* DATASET RECORDS *
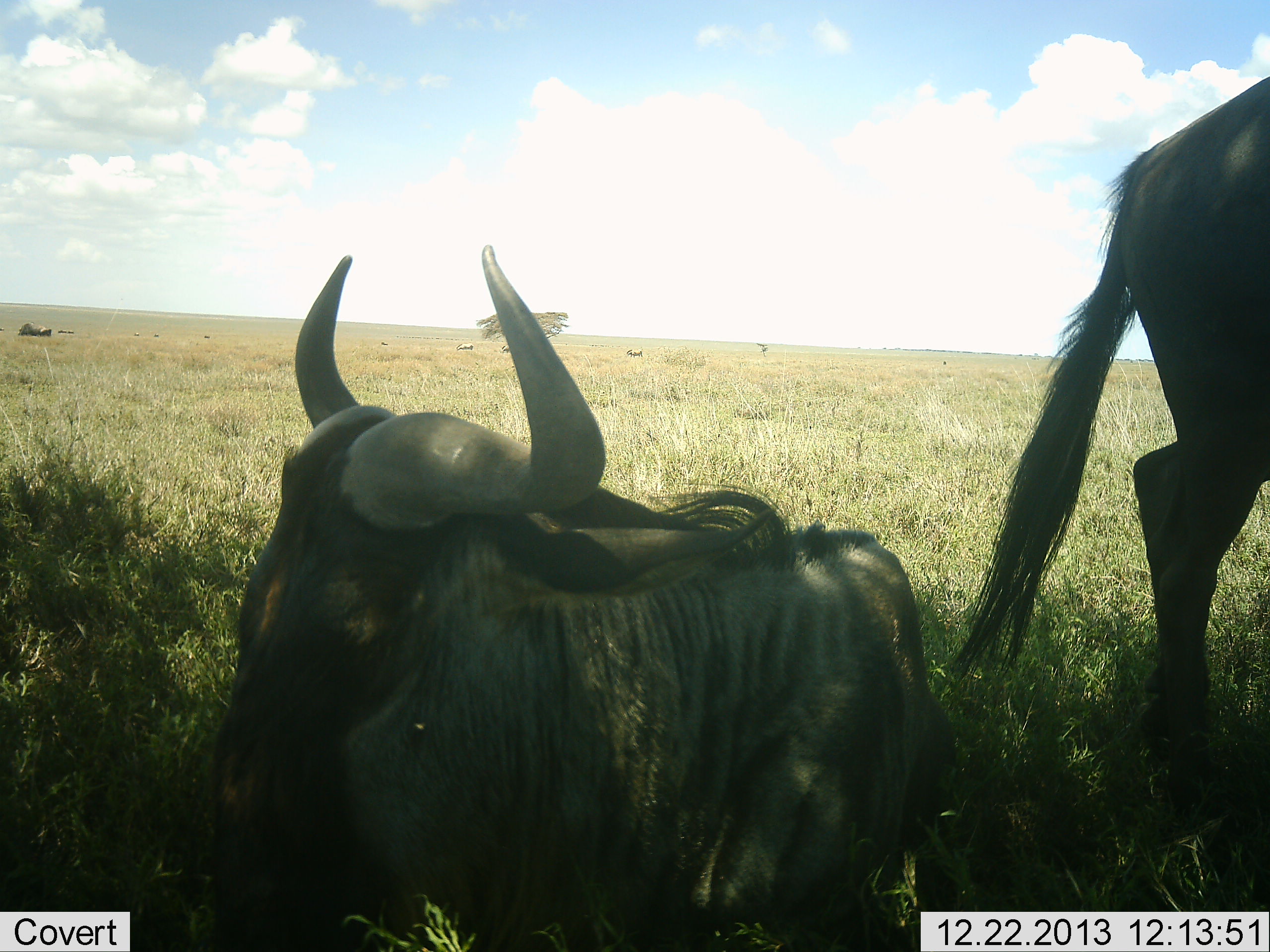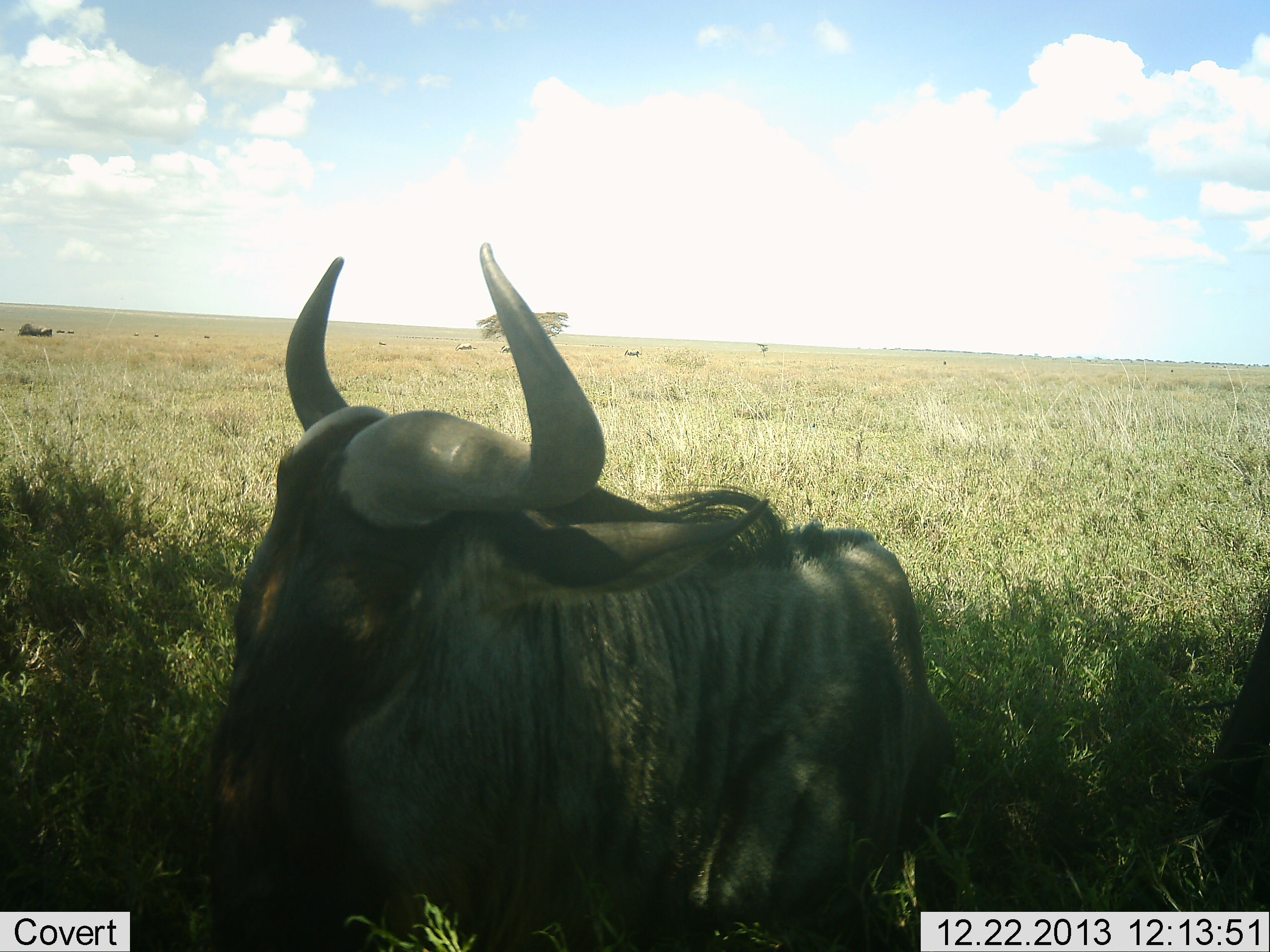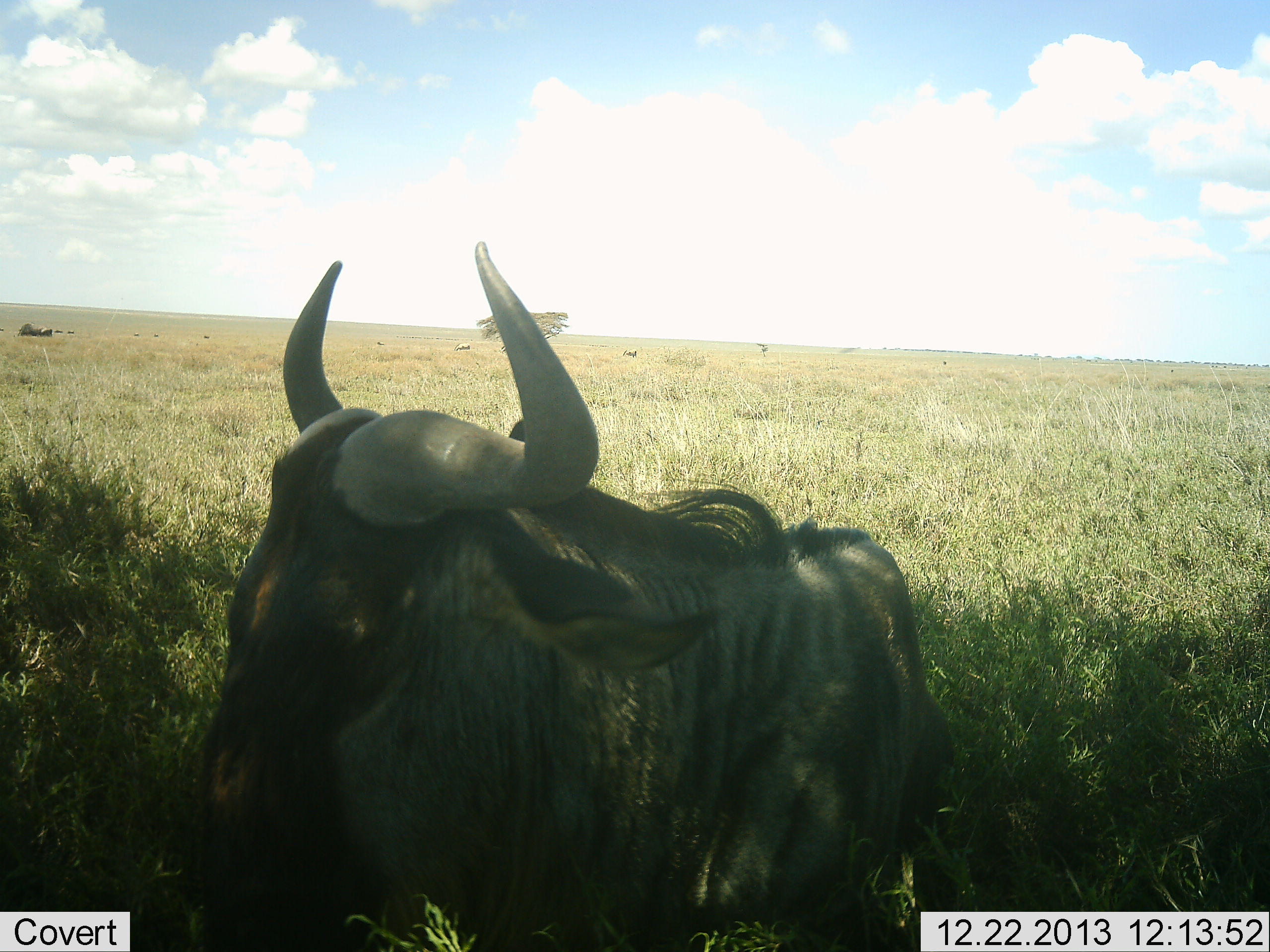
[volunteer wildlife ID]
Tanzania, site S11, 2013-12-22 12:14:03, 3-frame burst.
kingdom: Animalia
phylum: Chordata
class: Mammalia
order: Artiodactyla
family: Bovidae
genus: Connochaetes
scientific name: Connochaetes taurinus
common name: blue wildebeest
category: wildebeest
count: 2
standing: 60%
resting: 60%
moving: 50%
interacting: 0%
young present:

* DIRECTIONS FOR THIS TASK *
Only an exact copy is wanted here: the line containing "category: wildebeest" and every later line, up to and including the last line of the listing.

* EXERCISE SOLUTION *
category: wildebeest
count: 2
standing: 60%
resting: 60%
moving: 50%
interacting: 0%
young present:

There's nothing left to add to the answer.